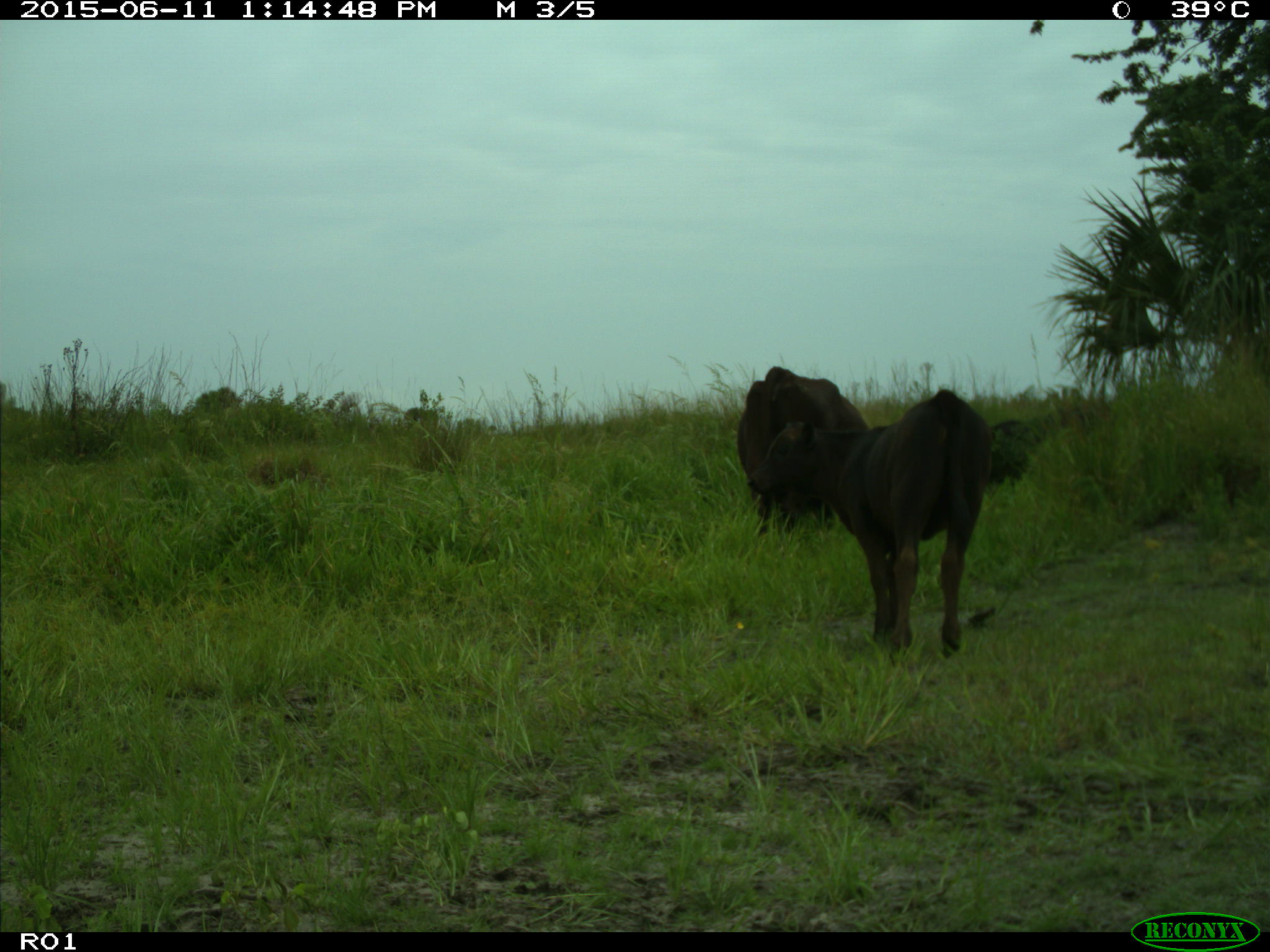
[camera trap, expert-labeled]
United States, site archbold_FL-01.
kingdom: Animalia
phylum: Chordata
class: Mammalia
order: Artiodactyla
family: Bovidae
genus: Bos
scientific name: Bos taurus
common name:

## TASK GOAL
Without including any picture, reproduce the material above word for word.

## OUTPUT FOR THIS TASK
[camera trap, expert-labeled]
United States, site archbold_FL-01.
kingdom: Animalia
phylum: Chordata
class: Mammalia
order: Artiodactyla
family: Bovidae
genus: Bos
scientific name: Bos taurus
common name:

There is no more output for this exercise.